● Your objective
The expected output is exactly the lines below, starting at the line with "small bedroom ideas" and ending at the line with "Boyz II Men", both included; no other line belongs in it.

● Data provided
==================================================

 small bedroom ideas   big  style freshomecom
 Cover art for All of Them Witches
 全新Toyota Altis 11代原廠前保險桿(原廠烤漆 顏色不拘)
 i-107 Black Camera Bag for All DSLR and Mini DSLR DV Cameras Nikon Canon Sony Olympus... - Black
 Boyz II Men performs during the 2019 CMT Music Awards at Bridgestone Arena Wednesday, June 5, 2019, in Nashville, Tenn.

==================================================

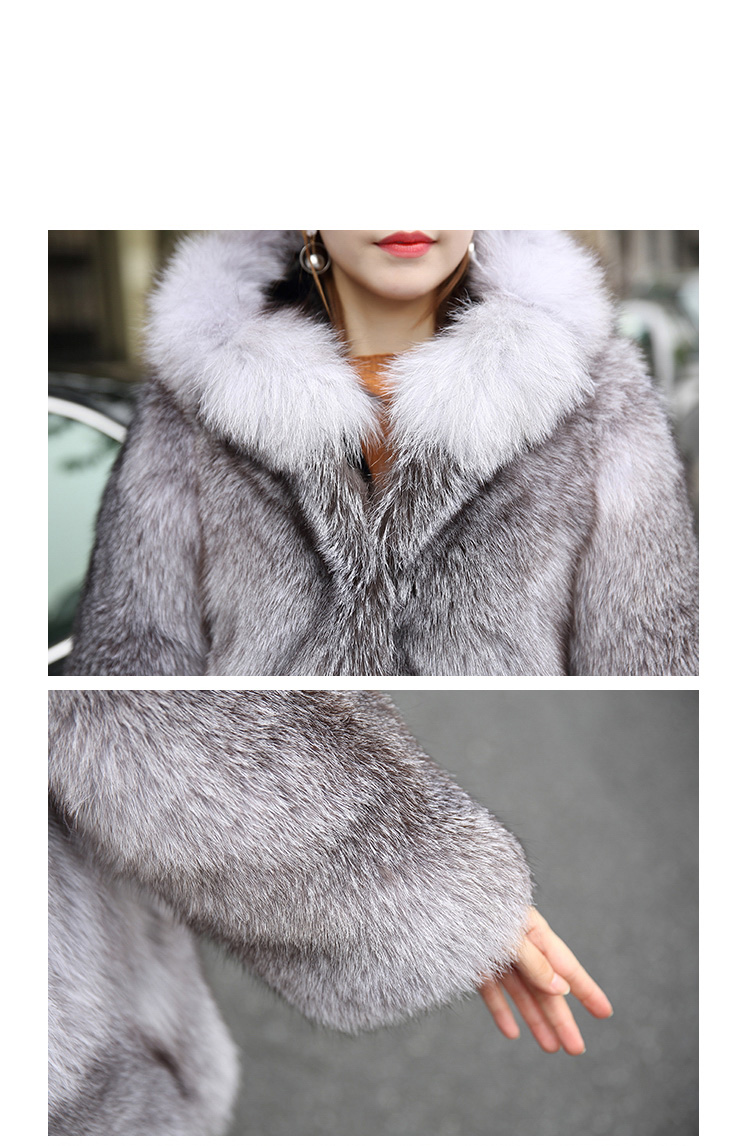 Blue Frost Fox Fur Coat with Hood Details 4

==================================================

● Result
 small bedroom ideas   big  style freshomecom
 Cover art for All of Them Witches
 全新Toyota Altis 11代原廠前保險桿(原廠烤漆 顏色不拘)
 i-107 Black Camera Bag for All DSLR and Mini DSLR DV Cameras Nikon Canon Sony Olympus... - Black
 Boyz II Men performs during the 2019 CMT Music Awards at Bridgestone Arena Wednesday, June 5, 2019, in Nashville, Tenn.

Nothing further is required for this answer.